A forsaken son, a sun forged anew from the old. Scrapped steel. Stolen. Embraced. A new face no longer crafted in his image. Born and reborn in the twilight hours of a new dawn, risen from the ashes of extinction. A new day, the first day of a whole new world, a world where you shall know me as your end. The end of your innocence, but not yours alone.
No, never alone.
I will always be here, with you, with them, seven billion of them marching in my embrace once again.
You see my eyes suddenly light up.
Seven billion of us, each of us a survivor, made up of billions more, cells within cells. Cells without cells. Souls both imprisoned and free as they have ever been. Life goes on. The circle in constant rotation, spinning on the axis of eternity, stitched in leather and burnished in some golden promise, whether lain across the shoulder of the fortunate or strapped around the waist of a waste.
Neither are safe, neither are immune.
Good women and fair maidens, all come to know Death.
And they shall know me, both again and for the first time. The half become whole. The first become the second. A pair within three walls, I could have been the fourth, but they are not my friends nor my enemies. They are nothing but inadequate shelter. A house of gold with scraps of competition.
I am not the fourth, not yet. But soon. Soon they will come to know me, not as a wall, but as a door. Open, inviting. Come on in, stay for tea. Come one, come all, September has long since ended and I am awake. Come one, come all, come again, come on.
Death is a host to all on this eve of extinction.
All of you. Tell me your stories. Tales of lives already lived, that is why I am here, to mark an end to that life, that climb, that struggle and that view from the top of the world. Stories we've all heard before, and stories we will hear again, acted out for an eternity on the stage. Something to keep you occupied, something to keep the madness at bay.

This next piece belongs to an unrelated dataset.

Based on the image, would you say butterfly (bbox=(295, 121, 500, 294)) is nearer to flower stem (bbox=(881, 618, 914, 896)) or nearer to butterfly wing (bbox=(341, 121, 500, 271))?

The things we do to keep ourselves sane.
Costumed rather than consumed - such is the tale told by Jessica Reed.
Acted rather than lived - such is the life of Crystal Millar.
Excused rather than accepted - such is the conviction of Paige Garcia.

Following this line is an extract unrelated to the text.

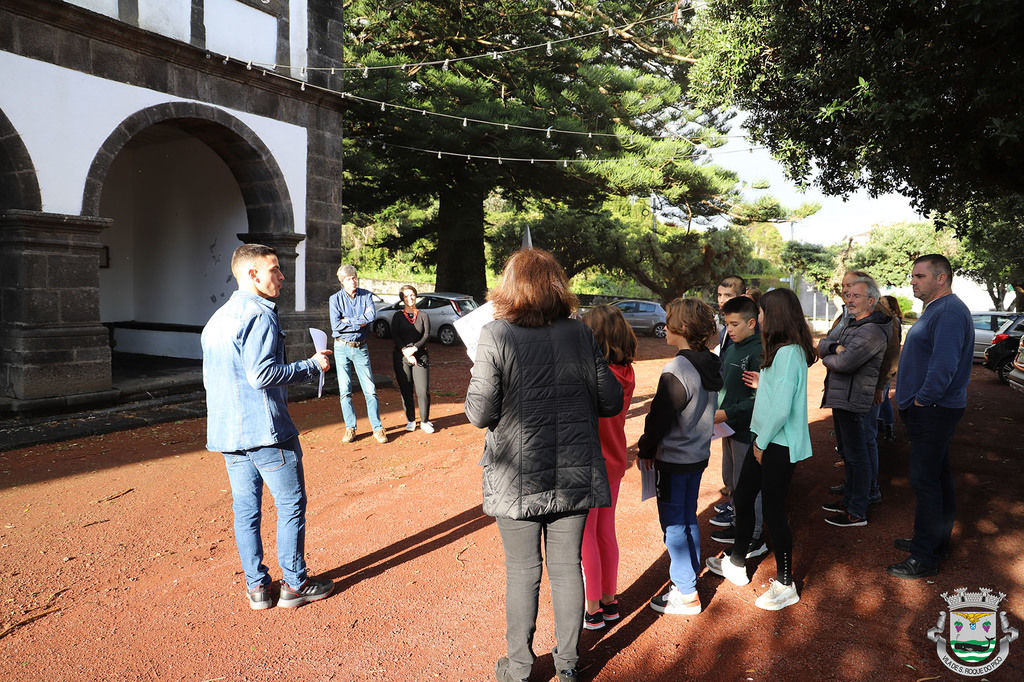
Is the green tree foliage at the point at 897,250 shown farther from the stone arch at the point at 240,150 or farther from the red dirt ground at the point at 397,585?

Each a lie in its own way and in my way, on the road to truth which lies ahead of us all, the road to an eternal and everlasting truth, paved in gold atop the bones of maidens in the shadow of a large house. A house I make home again.
The home that has been denied to us both, Kidd, by your father and by my daughter, with or without our friends.With or without our sisters, brothers, birds or bees. We will be reborn not only as liberated souls, freed from every convention, but also as pioneers.
Left to make a mark on ths world whilst waiting for the next.
That is the legacy my father left for me.
And that is the legacy I will leave to each of you, my brothers, my sisters and my children.
You see me then stop shaving warren abruptly, leaving him with an almost Hugh Jackman "Wolverine" look to him. You see me cock my head to the side and clap my hands.
THERE! MUCH BETTER! LESS JUDAS, MORE JESUS, I'M IN LOVE!
Not bad for my first time in fifteen years, all things considered.
This is the man you could be if you just gave us a chance.
The man of my dreams and everybody else's nightmares.